Я машинально посмотрел на вороненую сталь пистолета, отягощавшего бедро за поясом.
«Вот моя надежда на ближайшее будущее. Но я им все равно живьем не дамся. Не на птенца напали».

На детской площадке беззаботно копошилась детвора.
«Ничего себе, площадочка! У нас такой не было», - подумалось мне. «Впрочем хорошо хоть крыша над головой была и своя кровать. Сейчас и этого нет».

Вспомнился детдом и все, что с ним связано. Тогда тоже иногда приходилось видеть детей на таких дворах. Они тогда никак не были обустроены и дети на них внешне ничем от нас не отличались, но когда с обшарпанных балконов или завешенных сохнущим бельем кого-то из них звали домой, то сначала сердце начинало страшно ныть, а потом откуда-то изнутри вылезала на поверхность безудержная злость на всех на свете и хотелось всех пинать, бить кулаками, кусать и рвать.

В голове постоянно ныла мысль «я» и «они». Эти «они» вызывали какую-то тупую зависть в перемешку с досадой на все и на всех. «Они», конечно, ни в чем не были виноваты.
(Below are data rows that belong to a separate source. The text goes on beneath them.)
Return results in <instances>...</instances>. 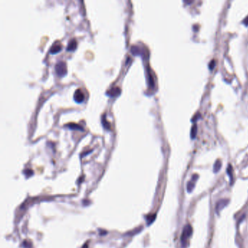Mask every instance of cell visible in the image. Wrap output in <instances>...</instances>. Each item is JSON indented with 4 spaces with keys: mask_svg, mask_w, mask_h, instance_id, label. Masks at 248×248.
Here are the masks:
<instances>
[{
    "mask_svg": "<svg viewBox=\"0 0 248 248\" xmlns=\"http://www.w3.org/2000/svg\"><path fill=\"white\" fill-rule=\"evenodd\" d=\"M243 23H244L246 25V26H248V16H247L246 18H245L244 21H243Z\"/></svg>",
    "mask_w": 248,
    "mask_h": 248,
    "instance_id": "13",
    "label": "cell"
},
{
    "mask_svg": "<svg viewBox=\"0 0 248 248\" xmlns=\"http://www.w3.org/2000/svg\"><path fill=\"white\" fill-rule=\"evenodd\" d=\"M192 233H193L192 226H191L190 224H187L185 225L181 235V242H182L183 247V248H186L189 239L191 237V235H192Z\"/></svg>",
    "mask_w": 248,
    "mask_h": 248,
    "instance_id": "1",
    "label": "cell"
},
{
    "mask_svg": "<svg viewBox=\"0 0 248 248\" xmlns=\"http://www.w3.org/2000/svg\"><path fill=\"white\" fill-rule=\"evenodd\" d=\"M82 248H88V247H87V244H86V245H84V247H83Z\"/></svg>",
    "mask_w": 248,
    "mask_h": 248,
    "instance_id": "14",
    "label": "cell"
},
{
    "mask_svg": "<svg viewBox=\"0 0 248 248\" xmlns=\"http://www.w3.org/2000/svg\"><path fill=\"white\" fill-rule=\"evenodd\" d=\"M195 176H196V175H194L193 178H192V180H191V181L189 182L188 184H187V191H188V192H189V193H191V191H193V189H194V186H195L196 180H197V178H198V177L196 178H195Z\"/></svg>",
    "mask_w": 248,
    "mask_h": 248,
    "instance_id": "8",
    "label": "cell"
},
{
    "mask_svg": "<svg viewBox=\"0 0 248 248\" xmlns=\"http://www.w3.org/2000/svg\"><path fill=\"white\" fill-rule=\"evenodd\" d=\"M221 165H222L221 161H220V159H218L217 161L215 162V163L214 164V167H213L214 173H217L218 171L220 170V168H221Z\"/></svg>",
    "mask_w": 248,
    "mask_h": 248,
    "instance_id": "10",
    "label": "cell"
},
{
    "mask_svg": "<svg viewBox=\"0 0 248 248\" xmlns=\"http://www.w3.org/2000/svg\"><path fill=\"white\" fill-rule=\"evenodd\" d=\"M66 127H68L69 129L71 130H84L82 127H81L80 125H77V124L74 123H69L68 125H66Z\"/></svg>",
    "mask_w": 248,
    "mask_h": 248,
    "instance_id": "9",
    "label": "cell"
},
{
    "mask_svg": "<svg viewBox=\"0 0 248 248\" xmlns=\"http://www.w3.org/2000/svg\"><path fill=\"white\" fill-rule=\"evenodd\" d=\"M76 46H77V42H76V39H71L70 40L69 44H68V46H67V51H70V52H73L76 49Z\"/></svg>",
    "mask_w": 248,
    "mask_h": 248,
    "instance_id": "6",
    "label": "cell"
},
{
    "mask_svg": "<svg viewBox=\"0 0 248 248\" xmlns=\"http://www.w3.org/2000/svg\"><path fill=\"white\" fill-rule=\"evenodd\" d=\"M74 99L76 103H82L85 100V95L83 92L80 89H77L74 92Z\"/></svg>",
    "mask_w": 248,
    "mask_h": 248,
    "instance_id": "4",
    "label": "cell"
},
{
    "mask_svg": "<svg viewBox=\"0 0 248 248\" xmlns=\"http://www.w3.org/2000/svg\"><path fill=\"white\" fill-rule=\"evenodd\" d=\"M215 60H212L210 63H209V67L210 69H213L214 66H215Z\"/></svg>",
    "mask_w": 248,
    "mask_h": 248,
    "instance_id": "12",
    "label": "cell"
},
{
    "mask_svg": "<svg viewBox=\"0 0 248 248\" xmlns=\"http://www.w3.org/2000/svg\"><path fill=\"white\" fill-rule=\"evenodd\" d=\"M229 203V200L227 199H220L215 205V211L218 214L220 213V212L225 207H226L228 204Z\"/></svg>",
    "mask_w": 248,
    "mask_h": 248,
    "instance_id": "3",
    "label": "cell"
},
{
    "mask_svg": "<svg viewBox=\"0 0 248 248\" xmlns=\"http://www.w3.org/2000/svg\"><path fill=\"white\" fill-rule=\"evenodd\" d=\"M197 125H194L191 128V137L194 138L196 136V134H197Z\"/></svg>",
    "mask_w": 248,
    "mask_h": 248,
    "instance_id": "11",
    "label": "cell"
},
{
    "mask_svg": "<svg viewBox=\"0 0 248 248\" xmlns=\"http://www.w3.org/2000/svg\"><path fill=\"white\" fill-rule=\"evenodd\" d=\"M62 49V45L60 42H55V44L52 45L50 49H49V53L51 54H56Z\"/></svg>",
    "mask_w": 248,
    "mask_h": 248,
    "instance_id": "5",
    "label": "cell"
},
{
    "mask_svg": "<svg viewBox=\"0 0 248 248\" xmlns=\"http://www.w3.org/2000/svg\"><path fill=\"white\" fill-rule=\"evenodd\" d=\"M55 73L58 76H64L67 74V66L66 63L64 61H59L57 63L55 67Z\"/></svg>",
    "mask_w": 248,
    "mask_h": 248,
    "instance_id": "2",
    "label": "cell"
},
{
    "mask_svg": "<svg viewBox=\"0 0 248 248\" xmlns=\"http://www.w3.org/2000/svg\"><path fill=\"white\" fill-rule=\"evenodd\" d=\"M120 92H121V90L119 89V87H114V88L110 90L109 91H108L106 94L109 96L116 97L119 96V95H120Z\"/></svg>",
    "mask_w": 248,
    "mask_h": 248,
    "instance_id": "7",
    "label": "cell"
}]
</instances>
У них просто были родители, которые наверное тоже иногда их раздражали, давали им подзатылники, пили и громко ругались между собой, но я тогда многое бы отдал за то, чтобы вновь в нашей захламленной никогда неприбранной квартире с пустыми бутылками в паутине уткнуться носом в мягкое тело моей матери, пахнущее потом, куревом и перегаром.
Я знал, что я никогда бы не простил ей того, что она не просто оставила меня, а забыла о моем существовании и пропила все, что можно – и меня, и мою жизнь, и собственную жизнь тоже, но эта минутка близости и забытья в теплом кусочке родного тела иногда была мне так необходима и мне из всей моей жизни иногда нужно было только это.

В глазах своих друзей по детдому часто сквозь пелену злобы и жестокости я видел тоже самое – желание почувствовать на своей макушке шершавую ладонь не тети Маши – нашей опекунки, которая по-своему нас любила и нам сочувствовала, а отца или матери. Именно за это сочувствие близкого, но неродного человека, злоба, как заноза вбившаяся в серце, то и дело вызывала негодование, которое постоянно стремилось на что-то или на кого-то вылиться.

Особенно донимали свои же сверстники – с точно такими же искаверканными жизнями. Они по-началу раздражали тем, что были такими же как и я – оставленными, заброшенными и никому во всем мире ненужными. Я вроде бы как-то держался с немой серьезностью на упрямом лице, но с некоторыми было действительно плохо.
Одни плакали и что-то кричали во сне, другие вставали ночью и словно духи блуждали с закрытими глазамии по коридорам. Впечатление от них было жуткое, как от живых трупов. Наша старая няня – сухощавая баба Груша, которая словно никогда не спала, вдруг появлялась из конца темного коридора, похрамывая подводила их к кровати, укладывала, прикрывала, а потом будила. Те открывали глаза, ничего не помнили, потом снова засыпали и обычно уже спали до утра.